━━ DATA IN THIS EXERCISE ━━

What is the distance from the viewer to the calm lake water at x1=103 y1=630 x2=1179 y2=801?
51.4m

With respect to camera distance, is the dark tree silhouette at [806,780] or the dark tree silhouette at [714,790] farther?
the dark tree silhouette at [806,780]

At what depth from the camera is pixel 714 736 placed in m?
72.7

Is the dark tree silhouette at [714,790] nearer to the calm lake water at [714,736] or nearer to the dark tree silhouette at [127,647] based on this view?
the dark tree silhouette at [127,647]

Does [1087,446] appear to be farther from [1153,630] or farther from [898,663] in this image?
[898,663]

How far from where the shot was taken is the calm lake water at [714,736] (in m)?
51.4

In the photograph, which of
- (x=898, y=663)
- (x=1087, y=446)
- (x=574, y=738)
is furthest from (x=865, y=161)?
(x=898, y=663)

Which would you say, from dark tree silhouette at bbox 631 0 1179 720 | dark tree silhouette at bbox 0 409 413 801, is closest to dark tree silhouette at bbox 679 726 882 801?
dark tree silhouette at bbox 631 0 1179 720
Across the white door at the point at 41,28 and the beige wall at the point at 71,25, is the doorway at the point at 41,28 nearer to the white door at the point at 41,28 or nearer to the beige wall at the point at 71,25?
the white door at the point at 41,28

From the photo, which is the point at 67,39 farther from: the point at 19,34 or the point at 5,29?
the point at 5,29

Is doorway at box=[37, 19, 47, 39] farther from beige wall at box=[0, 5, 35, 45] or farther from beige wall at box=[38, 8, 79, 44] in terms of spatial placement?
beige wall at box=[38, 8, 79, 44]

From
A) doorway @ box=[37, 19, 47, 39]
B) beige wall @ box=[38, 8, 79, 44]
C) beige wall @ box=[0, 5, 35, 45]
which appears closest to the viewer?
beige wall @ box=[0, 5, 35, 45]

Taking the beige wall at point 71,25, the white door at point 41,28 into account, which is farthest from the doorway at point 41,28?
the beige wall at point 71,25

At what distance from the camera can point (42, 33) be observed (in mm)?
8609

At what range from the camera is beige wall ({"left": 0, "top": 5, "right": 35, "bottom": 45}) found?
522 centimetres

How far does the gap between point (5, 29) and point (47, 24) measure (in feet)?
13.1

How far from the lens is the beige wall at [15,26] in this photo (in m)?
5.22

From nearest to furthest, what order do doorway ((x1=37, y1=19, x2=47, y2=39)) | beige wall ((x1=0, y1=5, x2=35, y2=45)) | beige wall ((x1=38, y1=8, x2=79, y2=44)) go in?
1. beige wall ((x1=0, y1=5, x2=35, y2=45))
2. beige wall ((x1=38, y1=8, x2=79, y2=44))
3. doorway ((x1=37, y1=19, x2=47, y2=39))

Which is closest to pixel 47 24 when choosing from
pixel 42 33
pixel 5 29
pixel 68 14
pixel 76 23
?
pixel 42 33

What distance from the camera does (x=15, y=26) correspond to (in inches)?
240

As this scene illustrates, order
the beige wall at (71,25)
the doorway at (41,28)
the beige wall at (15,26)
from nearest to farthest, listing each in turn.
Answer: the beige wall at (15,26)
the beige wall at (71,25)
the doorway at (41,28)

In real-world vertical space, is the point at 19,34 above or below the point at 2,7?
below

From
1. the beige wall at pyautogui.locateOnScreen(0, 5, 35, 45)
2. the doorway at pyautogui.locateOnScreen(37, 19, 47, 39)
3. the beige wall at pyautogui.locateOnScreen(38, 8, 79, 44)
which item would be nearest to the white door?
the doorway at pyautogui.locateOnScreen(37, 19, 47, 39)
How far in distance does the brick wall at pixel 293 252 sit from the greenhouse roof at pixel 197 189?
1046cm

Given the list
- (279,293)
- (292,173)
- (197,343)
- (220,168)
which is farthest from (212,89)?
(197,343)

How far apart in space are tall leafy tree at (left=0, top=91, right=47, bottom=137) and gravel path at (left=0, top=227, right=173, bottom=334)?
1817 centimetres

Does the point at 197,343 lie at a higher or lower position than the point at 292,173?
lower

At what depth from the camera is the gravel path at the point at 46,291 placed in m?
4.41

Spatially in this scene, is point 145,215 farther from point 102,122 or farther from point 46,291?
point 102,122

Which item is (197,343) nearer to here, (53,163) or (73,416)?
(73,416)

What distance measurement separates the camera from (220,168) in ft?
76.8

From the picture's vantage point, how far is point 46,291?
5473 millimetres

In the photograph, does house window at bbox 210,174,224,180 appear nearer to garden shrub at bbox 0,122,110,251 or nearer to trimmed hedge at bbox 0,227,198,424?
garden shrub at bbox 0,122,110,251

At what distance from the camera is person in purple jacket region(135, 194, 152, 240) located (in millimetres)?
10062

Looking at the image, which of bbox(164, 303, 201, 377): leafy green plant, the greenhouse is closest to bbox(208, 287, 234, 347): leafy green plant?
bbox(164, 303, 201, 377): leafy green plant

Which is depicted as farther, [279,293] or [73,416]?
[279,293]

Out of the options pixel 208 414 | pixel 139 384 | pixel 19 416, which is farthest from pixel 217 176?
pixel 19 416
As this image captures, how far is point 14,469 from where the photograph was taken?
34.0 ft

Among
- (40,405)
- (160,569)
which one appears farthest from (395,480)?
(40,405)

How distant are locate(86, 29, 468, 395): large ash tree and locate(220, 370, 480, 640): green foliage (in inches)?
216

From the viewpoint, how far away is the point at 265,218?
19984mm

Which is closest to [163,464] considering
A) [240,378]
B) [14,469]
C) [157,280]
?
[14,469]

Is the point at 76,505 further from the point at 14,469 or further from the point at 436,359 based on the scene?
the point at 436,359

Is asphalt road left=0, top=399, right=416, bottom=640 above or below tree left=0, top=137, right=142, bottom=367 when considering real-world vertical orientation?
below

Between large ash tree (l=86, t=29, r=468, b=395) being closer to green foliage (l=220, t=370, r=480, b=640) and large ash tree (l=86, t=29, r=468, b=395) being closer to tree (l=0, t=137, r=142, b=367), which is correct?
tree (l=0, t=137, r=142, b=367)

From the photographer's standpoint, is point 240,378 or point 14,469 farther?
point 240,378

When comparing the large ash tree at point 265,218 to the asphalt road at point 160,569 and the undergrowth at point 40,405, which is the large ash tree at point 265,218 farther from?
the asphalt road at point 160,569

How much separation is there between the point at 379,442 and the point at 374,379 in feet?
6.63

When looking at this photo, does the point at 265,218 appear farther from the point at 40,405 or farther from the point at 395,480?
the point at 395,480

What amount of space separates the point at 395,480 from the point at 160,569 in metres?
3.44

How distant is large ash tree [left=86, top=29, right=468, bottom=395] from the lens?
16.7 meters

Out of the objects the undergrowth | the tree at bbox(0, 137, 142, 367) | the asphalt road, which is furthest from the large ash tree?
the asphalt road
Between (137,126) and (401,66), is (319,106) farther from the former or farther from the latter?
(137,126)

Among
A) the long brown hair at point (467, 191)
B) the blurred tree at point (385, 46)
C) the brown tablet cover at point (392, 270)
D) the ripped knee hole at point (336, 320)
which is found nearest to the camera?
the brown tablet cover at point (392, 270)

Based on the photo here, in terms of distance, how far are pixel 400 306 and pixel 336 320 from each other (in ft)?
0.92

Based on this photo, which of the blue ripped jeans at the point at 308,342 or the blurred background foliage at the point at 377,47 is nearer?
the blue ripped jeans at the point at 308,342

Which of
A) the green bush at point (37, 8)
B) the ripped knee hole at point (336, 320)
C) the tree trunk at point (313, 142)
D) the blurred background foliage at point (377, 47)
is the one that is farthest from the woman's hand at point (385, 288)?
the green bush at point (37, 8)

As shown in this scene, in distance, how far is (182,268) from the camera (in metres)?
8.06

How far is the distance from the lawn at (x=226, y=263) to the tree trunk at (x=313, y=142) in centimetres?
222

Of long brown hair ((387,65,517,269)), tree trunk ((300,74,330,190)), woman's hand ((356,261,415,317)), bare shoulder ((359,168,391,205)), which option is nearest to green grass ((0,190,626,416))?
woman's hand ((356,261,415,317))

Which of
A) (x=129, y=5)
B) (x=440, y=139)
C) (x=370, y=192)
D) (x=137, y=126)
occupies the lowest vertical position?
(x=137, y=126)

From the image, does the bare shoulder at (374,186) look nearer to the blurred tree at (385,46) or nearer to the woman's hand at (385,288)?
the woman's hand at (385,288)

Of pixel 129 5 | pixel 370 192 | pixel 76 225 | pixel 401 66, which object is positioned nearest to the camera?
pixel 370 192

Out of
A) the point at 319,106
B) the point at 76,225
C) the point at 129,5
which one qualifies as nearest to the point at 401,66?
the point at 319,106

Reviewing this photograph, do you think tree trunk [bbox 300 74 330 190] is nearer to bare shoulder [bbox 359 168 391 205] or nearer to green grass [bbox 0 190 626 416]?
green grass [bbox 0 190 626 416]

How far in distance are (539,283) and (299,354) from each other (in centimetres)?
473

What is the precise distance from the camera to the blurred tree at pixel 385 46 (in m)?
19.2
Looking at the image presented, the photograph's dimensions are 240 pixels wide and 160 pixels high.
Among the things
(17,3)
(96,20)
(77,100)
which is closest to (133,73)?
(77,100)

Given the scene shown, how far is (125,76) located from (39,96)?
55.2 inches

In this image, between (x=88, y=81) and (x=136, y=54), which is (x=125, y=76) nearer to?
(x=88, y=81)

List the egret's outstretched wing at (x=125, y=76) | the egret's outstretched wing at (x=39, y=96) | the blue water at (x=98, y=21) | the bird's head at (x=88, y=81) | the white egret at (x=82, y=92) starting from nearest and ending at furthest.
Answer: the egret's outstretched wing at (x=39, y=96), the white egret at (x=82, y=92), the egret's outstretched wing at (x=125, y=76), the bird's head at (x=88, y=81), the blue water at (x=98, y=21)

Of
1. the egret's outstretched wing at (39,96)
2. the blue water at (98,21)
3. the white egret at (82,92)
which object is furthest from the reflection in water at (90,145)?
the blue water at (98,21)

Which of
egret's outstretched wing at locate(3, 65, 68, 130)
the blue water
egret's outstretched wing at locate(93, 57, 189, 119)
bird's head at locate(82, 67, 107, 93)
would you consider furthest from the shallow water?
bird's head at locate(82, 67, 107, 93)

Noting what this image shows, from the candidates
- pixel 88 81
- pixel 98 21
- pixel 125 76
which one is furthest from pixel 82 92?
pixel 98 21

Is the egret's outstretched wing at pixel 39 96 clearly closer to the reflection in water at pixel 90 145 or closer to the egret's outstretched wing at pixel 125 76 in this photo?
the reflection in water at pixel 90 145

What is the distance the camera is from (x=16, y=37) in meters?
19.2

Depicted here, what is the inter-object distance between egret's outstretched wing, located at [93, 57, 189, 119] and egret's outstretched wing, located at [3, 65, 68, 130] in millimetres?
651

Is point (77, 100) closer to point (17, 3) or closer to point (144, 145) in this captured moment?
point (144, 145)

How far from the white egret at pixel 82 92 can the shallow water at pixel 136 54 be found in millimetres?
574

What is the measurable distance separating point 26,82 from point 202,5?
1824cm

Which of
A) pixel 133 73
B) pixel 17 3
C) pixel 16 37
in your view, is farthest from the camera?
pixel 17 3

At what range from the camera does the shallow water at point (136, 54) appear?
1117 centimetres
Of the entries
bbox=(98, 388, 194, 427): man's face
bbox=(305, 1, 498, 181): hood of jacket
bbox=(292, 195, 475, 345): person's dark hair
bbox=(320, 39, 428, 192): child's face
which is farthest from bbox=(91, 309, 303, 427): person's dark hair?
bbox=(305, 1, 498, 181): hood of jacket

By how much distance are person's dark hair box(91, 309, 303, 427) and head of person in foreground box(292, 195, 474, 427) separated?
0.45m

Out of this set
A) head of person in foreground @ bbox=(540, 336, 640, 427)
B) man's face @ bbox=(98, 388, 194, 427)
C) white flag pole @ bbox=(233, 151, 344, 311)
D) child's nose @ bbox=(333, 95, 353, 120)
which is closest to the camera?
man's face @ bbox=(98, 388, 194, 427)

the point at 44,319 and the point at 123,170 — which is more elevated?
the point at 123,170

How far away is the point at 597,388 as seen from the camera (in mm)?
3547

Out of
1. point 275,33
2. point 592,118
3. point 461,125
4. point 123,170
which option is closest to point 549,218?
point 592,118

━━━

Your task is to output exactly the lines running from the one with "Out of this set" through the final line of the material above, with both ends included.

▶ **TASK ANSWER**:
Out of this set
A) head of person in foreground @ bbox=(540, 336, 640, 427)
B) man's face @ bbox=(98, 388, 194, 427)
C) white flag pole @ bbox=(233, 151, 344, 311)
D) child's nose @ bbox=(333, 95, 353, 120)
which is closest to the camera?
man's face @ bbox=(98, 388, 194, 427)

the point at 44,319 and the point at 123,170 — which is more elevated?
the point at 123,170

How far away is the point at 597,388 as seen from the camera (in mm)?
3547

Out of
1. point 275,33
2. point 592,118
3. point 461,125
4. point 123,170
which option is closest to point 549,218?
point 592,118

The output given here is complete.